-- START OF MATERIAL PROVIDED --

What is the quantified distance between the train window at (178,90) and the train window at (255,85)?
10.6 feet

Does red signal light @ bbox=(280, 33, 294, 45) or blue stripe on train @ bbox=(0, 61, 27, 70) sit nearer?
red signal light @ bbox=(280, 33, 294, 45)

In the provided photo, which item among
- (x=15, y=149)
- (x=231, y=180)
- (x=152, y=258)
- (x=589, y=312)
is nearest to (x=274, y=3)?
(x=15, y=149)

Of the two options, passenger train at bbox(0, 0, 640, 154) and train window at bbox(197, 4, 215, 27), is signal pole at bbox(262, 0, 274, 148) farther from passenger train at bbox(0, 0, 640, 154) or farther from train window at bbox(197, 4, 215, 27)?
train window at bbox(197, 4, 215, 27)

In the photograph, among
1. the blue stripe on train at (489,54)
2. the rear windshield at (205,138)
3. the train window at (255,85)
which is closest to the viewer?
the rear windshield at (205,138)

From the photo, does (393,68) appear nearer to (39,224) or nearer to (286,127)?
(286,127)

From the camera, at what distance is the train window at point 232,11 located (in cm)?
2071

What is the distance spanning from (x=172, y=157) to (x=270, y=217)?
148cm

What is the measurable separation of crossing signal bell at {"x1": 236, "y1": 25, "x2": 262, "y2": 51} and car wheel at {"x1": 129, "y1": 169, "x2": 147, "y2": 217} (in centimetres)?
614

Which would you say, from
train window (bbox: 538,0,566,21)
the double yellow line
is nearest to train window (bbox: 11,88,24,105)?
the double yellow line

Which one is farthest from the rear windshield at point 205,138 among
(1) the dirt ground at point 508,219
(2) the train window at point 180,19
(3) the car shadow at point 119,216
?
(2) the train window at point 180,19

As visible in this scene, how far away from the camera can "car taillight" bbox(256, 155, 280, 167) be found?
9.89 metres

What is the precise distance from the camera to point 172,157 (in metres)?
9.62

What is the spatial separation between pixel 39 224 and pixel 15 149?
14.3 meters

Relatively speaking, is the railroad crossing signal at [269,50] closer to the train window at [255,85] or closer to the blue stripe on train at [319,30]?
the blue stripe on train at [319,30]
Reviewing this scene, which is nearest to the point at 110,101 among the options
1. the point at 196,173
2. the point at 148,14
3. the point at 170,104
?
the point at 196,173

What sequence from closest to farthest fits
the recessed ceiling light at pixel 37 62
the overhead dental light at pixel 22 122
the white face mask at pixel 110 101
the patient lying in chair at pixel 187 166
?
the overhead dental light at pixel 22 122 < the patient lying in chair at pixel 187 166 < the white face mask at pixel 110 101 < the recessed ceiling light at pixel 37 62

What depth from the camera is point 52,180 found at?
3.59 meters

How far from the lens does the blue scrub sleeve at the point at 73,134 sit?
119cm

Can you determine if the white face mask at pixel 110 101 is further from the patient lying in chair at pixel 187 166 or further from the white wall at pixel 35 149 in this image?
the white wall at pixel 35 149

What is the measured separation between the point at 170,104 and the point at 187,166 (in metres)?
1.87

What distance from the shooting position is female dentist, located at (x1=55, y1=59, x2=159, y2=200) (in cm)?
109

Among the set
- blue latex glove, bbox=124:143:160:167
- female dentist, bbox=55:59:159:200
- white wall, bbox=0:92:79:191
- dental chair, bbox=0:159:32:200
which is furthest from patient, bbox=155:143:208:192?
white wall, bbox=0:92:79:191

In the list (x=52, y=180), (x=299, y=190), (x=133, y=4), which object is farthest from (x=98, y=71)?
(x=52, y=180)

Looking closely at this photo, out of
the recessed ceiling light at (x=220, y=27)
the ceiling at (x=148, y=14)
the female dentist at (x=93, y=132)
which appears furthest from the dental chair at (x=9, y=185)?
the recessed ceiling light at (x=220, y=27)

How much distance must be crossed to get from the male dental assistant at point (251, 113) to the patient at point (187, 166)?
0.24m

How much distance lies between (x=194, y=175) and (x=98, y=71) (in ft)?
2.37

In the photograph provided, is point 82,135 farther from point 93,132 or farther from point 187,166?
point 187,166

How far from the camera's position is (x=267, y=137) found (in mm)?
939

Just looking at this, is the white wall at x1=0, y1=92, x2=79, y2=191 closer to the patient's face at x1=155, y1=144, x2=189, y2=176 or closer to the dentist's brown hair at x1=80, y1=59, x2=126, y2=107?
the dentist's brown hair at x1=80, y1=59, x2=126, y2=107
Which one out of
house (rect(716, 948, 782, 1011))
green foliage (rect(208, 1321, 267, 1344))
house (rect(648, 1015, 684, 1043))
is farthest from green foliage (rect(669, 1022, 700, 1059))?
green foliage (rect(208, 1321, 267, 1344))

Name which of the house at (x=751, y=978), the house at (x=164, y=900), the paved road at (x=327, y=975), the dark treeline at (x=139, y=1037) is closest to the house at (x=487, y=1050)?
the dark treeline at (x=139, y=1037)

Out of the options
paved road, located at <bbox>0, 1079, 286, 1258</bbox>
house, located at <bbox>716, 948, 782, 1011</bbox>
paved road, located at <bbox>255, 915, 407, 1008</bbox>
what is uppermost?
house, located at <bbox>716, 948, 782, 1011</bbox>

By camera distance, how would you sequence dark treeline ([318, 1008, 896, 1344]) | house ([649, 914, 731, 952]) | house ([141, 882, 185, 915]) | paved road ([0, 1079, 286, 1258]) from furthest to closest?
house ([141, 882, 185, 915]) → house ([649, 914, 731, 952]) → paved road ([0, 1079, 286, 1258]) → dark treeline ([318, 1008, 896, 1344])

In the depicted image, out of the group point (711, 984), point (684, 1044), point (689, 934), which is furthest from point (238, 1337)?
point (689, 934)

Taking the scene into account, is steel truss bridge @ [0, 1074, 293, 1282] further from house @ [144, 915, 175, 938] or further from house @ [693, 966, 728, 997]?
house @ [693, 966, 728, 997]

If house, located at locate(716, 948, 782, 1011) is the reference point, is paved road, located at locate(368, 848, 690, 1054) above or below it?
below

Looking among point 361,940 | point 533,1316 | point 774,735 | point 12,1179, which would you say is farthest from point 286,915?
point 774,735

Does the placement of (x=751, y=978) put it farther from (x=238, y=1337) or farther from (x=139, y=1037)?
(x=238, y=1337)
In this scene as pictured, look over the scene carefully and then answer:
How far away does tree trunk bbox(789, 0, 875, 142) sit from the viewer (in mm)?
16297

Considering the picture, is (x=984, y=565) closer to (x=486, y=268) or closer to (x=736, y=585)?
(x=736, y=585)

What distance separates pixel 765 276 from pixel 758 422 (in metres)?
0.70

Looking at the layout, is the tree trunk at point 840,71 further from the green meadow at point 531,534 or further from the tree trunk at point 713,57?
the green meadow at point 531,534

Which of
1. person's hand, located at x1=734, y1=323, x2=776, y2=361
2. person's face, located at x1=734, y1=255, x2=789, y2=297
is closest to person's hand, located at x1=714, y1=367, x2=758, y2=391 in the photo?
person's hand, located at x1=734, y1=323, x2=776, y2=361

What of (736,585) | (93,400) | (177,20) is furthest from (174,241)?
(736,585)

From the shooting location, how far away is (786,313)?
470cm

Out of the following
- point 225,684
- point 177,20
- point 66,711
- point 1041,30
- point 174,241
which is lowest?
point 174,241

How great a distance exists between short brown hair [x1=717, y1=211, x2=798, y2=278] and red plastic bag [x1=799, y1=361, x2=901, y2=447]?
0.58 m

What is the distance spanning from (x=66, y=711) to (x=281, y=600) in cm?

-- END OF MATERIAL PROVIDED --

* WHAT IS NEEDED: From the records above, extract every line exactly as it stands.

* EXERCISE RESPONSE:
What is the quantified distance between the train window at (178,90) and the train window at (255,85)?
10.6 feet

Does red signal light @ bbox=(280, 33, 294, 45) or blue stripe on train @ bbox=(0, 61, 27, 70) sit nearer?
red signal light @ bbox=(280, 33, 294, 45)

In the provided photo, which item among
- (x=15, y=149)
- (x=231, y=180)
- (x=152, y=258)
- (x=589, y=312)
is nearest to (x=274, y=3)?
(x=15, y=149)

Of the two options, passenger train at bbox(0, 0, 640, 154) and train window at bbox(197, 4, 215, 27), is signal pole at bbox(262, 0, 274, 148) farther from passenger train at bbox(0, 0, 640, 154) or farther from train window at bbox(197, 4, 215, 27)?
train window at bbox(197, 4, 215, 27)

In the photograph, among
1. the blue stripe on train at (489,54)
2. the rear windshield at (205,138)
3. the train window at (255,85)
which is closest to the viewer?
the rear windshield at (205,138)

From the photo, does (393,68) appear nearer to (39,224) or nearer to (286,127)?
(286,127)

From the camera, at what distance is the train window at point 232,11 located (in cm)?
2071

What is the distance spanning from (x=172, y=157) to (x=270, y=217)?
148cm

What is the measurable separation of crossing signal bell at {"x1": 236, "y1": 25, "x2": 262, "y2": 51} and car wheel at {"x1": 129, "y1": 169, "x2": 147, "y2": 217} (in centimetres)?
614

Which would you say, from
train window (bbox: 538,0,566,21)
the double yellow line
is nearest to train window (bbox: 11,88,24,105)?
the double yellow line

Which one is farthest from the rear windshield at point 205,138 among
(1) the dirt ground at point 508,219
(2) the train window at point 180,19
(3) the car shadow at point 119,216
?
(2) the train window at point 180,19

As visible in this scene, how far away from the camera can "car taillight" bbox(256, 155, 280, 167) be found?
9.89 metres

What is the precise distance from the camera to point 172,157 (in metres)?
9.62

What is the spatial separation between pixel 39 224 and pixel 15 149?
14.3 meters

Relatively speaking, is the railroad crossing signal at [269,50] closer to the train window at [255,85] or closer to the blue stripe on train at [319,30]?
the blue stripe on train at [319,30]
Reviewing this scene, which is nearest to the point at 110,101 among the options
1. the point at 196,173
2. the point at 148,14
3. the point at 170,104
?
the point at 196,173

What sequence from closest to farthest fits
the recessed ceiling light at pixel 37 62
the overhead dental light at pixel 22 122
the white face mask at pixel 110 101
the patient lying in chair at pixel 187 166
?
the overhead dental light at pixel 22 122 < the patient lying in chair at pixel 187 166 < the white face mask at pixel 110 101 < the recessed ceiling light at pixel 37 62

What depth from the camera is point 52,180 found at?
3.59 meters

How far from the lens does the blue scrub sleeve at the point at 73,134 sit?
119cm

Can you determine if the white face mask at pixel 110 101 is further from the patient lying in chair at pixel 187 166 or further from the white wall at pixel 35 149 in this image?
the white wall at pixel 35 149

What is the measured separation between the point at 170,104 and the point at 187,166 (in metres)?
1.87

What distance from the shooting position is female dentist, located at (x1=55, y1=59, x2=159, y2=200) (in cm)?
109

Among the set
- blue latex glove, bbox=124:143:160:167
- female dentist, bbox=55:59:159:200
- white wall, bbox=0:92:79:191
- dental chair, bbox=0:159:32:200
which is furthest from patient, bbox=155:143:208:192?
white wall, bbox=0:92:79:191

In the list (x=52, y=180), (x=299, y=190), (x=133, y=4), which object is farthest from (x=98, y=71)?
(x=52, y=180)

Looking closely at this photo, out of
the recessed ceiling light at (x=220, y=27)
the ceiling at (x=148, y=14)
the female dentist at (x=93, y=132)
which appears furthest from the dental chair at (x=9, y=185)?
the recessed ceiling light at (x=220, y=27)

How much distance must be crossed to get from the male dental assistant at point (251, 113) to the patient at point (187, 166)?
0.24m

How much distance lies between (x=194, y=175) and (x=98, y=71) (in ft)?
2.37

In the photograph provided, is point 82,135 farther from point 93,132 or farther from point 187,166?
point 187,166

How far from the camera's position is (x=267, y=137) found (in mm)?
939

Just looking at this, is the white wall at x1=0, y1=92, x2=79, y2=191 closer to the patient's face at x1=155, y1=144, x2=189, y2=176 or closer to the dentist's brown hair at x1=80, y1=59, x2=126, y2=107?
the dentist's brown hair at x1=80, y1=59, x2=126, y2=107
Which one out of
house (rect(716, 948, 782, 1011))
green foliage (rect(208, 1321, 267, 1344))
house (rect(648, 1015, 684, 1043))
is farthest from green foliage (rect(669, 1022, 700, 1059))?
green foliage (rect(208, 1321, 267, 1344))

Name which of the house at (x=751, y=978), the house at (x=164, y=900), the paved road at (x=327, y=975), the dark treeline at (x=139, y=1037) is closest to the house at (x=487, y=1050)?
the dark treeline at (x=139, y=1037)

Out of the options
paved road, located at <bbox>0, 1079, 286, 1258</bbox>
house, located at <bbox>716, 948, 782, 1011</bbox>
paved road, located at <bbox>255, 915, 407, 1008</bbox>
what is uppermost?
house, located at <bbox>716, 948, 782, 1011</bbox>

By camera distance, how would you sequence dark treeline ([318, 1008, 896, 1344]) | house ([649, 914, 731, 952]) | house ([141, 882, 185, 915]) | paved road ([0, 1079, 286, 1258]) from furthest to closest?
house ([141, 882, 185, 915]) → house ([649, 914, 731, 952]) → paved road ([0, 1079, 286, 1258]) → dark treeline ([318, 1008, 896, 1344])

In the depicted image, out of the group point (711, 984), point (684, 1044), point (689, 934), which is furthest from point (238, 1337)?
point (689, 934)

Taking the scene into account, is steel truss bridge @ [0, 1074, 293, 1282] further from house @ [144, 915, 175, 938] or further from house @ [693, 966, 728, 997]?
house @ [693, 966, 728, 997]

If house, located at locate(716, 948, 782, 1011) is the reference point, is paved road, located at locate(368, 848, 690, 1054) above or below it?
below

Looking among point 361,940 | point 533,1316 | point 774,735 | point 12,1179, which would you say is farthest from point 286,915?
point 774,735

Does the placement of (x=751, y=978) put it farther from (x=238, y=1337) or farther from (x=139, y=1037)?
(x=238, y=1337)
In this scene as pictured, look over the scene carefully and then answer:
How far away does tree trunk bbox(789, 0, 875, 142) sit from the viewer (in mm)?
16297

Considering the picture, is (x=984, y=565) closer to (x=486, y=268) or closer to (x=736, y=585)?
(x=736, y=585)

What distance separates pixel 765 276 from pixel 758 422 (in metres)?
0.70

Looking at the layout, is the tree trunk at point 840,71 further from the green meadow at point 531,534 or further from the tree trunk at point 713,57?
the green meadow at point 531,534

Which of
1. person's hand, located at x1=734, y1=323, x2=776, y2=361
2. person's face, located at x1=734, y1=255, x2=789, y2=297
is closest to person's hand, located at x1=714, y1=367, x2=758, y2=391 in the photo?
person's hand, located at x1=734, y1=323, x2=776, y2=361

What of (736,585) | (93,400) | (177,20) is furthest from (174,241)?
(736,585)

From the shooting location, how far away is (786,313)?
470cm

Out of the following
- point 225,684
- point 177,20
- point 66,711
- point 1041,30
- point 174,241
which is lowest?
point 174,241

How great a distance exists between short brown hair [x1=717, y1=211, x2=798, y2=278] and red plastic bag [x1=799, y1=361, x2=901, y2=447]?
0.58 m

What is the distance spanning from (x=66, y=711) to (x=281, y=600) in cm?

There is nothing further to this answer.